[Selected excerpt]
*** Block opens ***
Wednesday, April 16, 2014

Stuck ("High Crime Area" by Joyce Carol Oates)


A book of short stories is very much like a box of assorted chocolates:  you approach with a singular expectation that is inherently impossible to satisfy. You won't be satisifed by every single piece of chocolate, and not every individual story will capture your interest or attention. Quite often, the box is populated by strange off-flavors, just as the pages are clouded by the shadows of what could have been:  stories that are too experimental, too short, too "tell," stories that are what other authors would consider throwaway pieces, not good enough, not fit for publication. There is no avoiding these two inevitabilities, and should the overall composition of each lean towards the unpalatable, even slightly, it ruins the entire experience. In fact, in the last 25 years, there have been a half-dozen writers at most who could sustain an entire collection--William Gay, Jhumpa Lahiri, Sherman Alexie, Alice Munro, George Saunders, and Judy Budnitz being a few. Each put forward collections that were thorough, consistent, entertaining, engaging, and worthy of the hours--even days--that they required, that they insisted. At the end, our time had not been wasted, and even the most frivolous of literary apples--for there are always stunted saplings among the trees--hadn't managed to spoil the batch.
*** Block closes ***
Please answer these questions about the short story post above:
1. On what date was the post published?
2. What does the post compare a book of short stories to?
3. Over what span of time does the post say at most a half-dozen writers could sustain an entire collection?

[Supplied material]
*** Block opens ***
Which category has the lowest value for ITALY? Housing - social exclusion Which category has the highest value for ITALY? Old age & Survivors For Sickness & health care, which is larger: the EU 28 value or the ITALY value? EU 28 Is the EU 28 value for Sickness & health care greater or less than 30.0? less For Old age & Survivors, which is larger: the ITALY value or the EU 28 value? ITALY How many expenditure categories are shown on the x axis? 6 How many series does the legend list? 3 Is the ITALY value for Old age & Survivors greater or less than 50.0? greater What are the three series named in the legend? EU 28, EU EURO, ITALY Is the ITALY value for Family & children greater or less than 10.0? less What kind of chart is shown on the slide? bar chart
*** Block closes ***
*** Block opens ***
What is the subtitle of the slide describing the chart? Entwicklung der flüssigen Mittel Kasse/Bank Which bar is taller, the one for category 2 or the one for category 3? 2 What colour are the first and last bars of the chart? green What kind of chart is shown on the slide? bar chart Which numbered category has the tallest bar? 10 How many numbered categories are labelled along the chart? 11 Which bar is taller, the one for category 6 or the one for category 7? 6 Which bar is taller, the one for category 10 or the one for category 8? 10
*** Block closes ***
[Reply to the exercise]
1. Wednesday, April 16, 2014
2. A box of assorted chocolates
3. The last 25 years